Multi-Level Composite Stochastic Optimization via Nested Variance Reduction
This work addresses optimization challenges in machine learning and operations research by improving efficiency for complex composite functions, representing an incremental advance over prior methods.
The paper tackles multi-level composite stochastic optimization problems by proposing a normalized proximal approximate gradient method with nested variance reduction, achieving a total sample complexity of O(ε^{-3}) for expectation cases and O(N + √N ε^{-2}) for finite-sum cases, with polynomial dependence on composition levels instead of exponential.
We consider multi-level composite optimization problems where each mapping in the composition is the expectation over a family of random smooth mappings or the sum of some finite number of smooth mappings.
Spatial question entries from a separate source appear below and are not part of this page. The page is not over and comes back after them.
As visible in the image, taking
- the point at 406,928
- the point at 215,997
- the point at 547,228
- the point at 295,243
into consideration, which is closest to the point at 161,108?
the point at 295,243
We present a normalized proximal approximate gradient (NPAG) method where the approximate gradients are obtained via nested stochastic variance reduction. In order to find an approximate stationary point where the expected norm of its gradient mapping is less than $ε$, the total sample complexity of our method is $O(ε^{-3})$ in the expectation case, and $O(N+\sqrt{N}ε^{-2})$ in the finite-sum case where $N$ is the total number of functions across all composition levels. In addition, the dependence of our total sample complexity on the number of composition levels is polynomial, rather than exponential as in previous work.